Retype exactly the lines from the line with "family: Bovidae" to the end of the data, keeping both boundary lines.
○ ○ ○ ○ ○ ○ ○
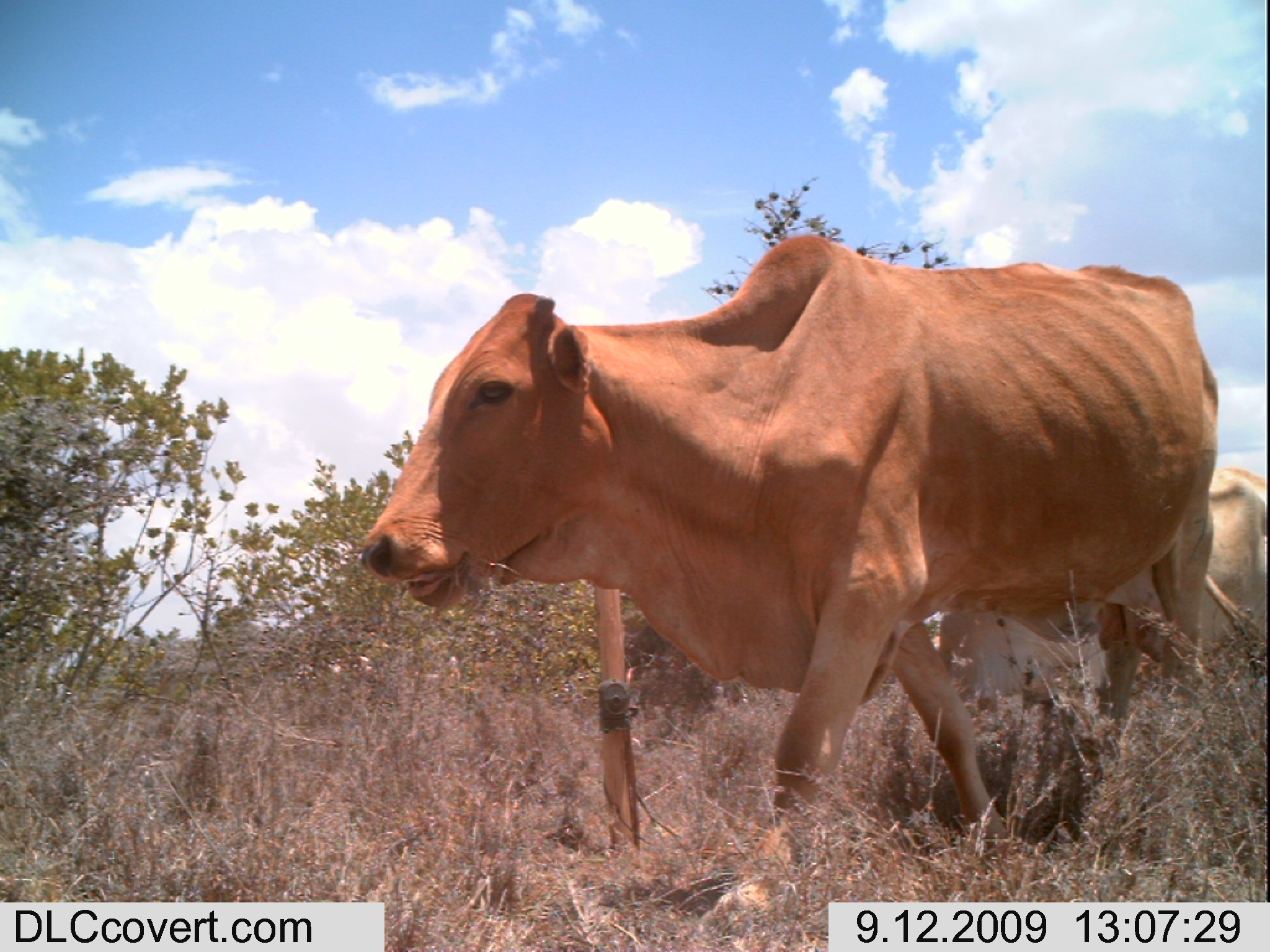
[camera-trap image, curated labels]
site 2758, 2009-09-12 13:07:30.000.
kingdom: Animalia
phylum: Chordata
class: Mammalia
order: Artiodactyla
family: Bovidae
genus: Bos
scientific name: Bos taurus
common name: domestic cattle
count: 2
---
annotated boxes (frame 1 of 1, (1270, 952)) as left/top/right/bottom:
bos taurus: 354/229/1270/941; 932/461/1270/723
○ ○ ○ ○ ○ ○ ○
Task solution
family: Bovidae
genus: Bos
scientific name: Bos taurus
common name: domestic cattle
count: 2
---
annotated boxes (frame 1 of 1, (1270, 952)) as left/top/right/bottom:
bos taurus: 354/229/1270/941; 932/461/1270/723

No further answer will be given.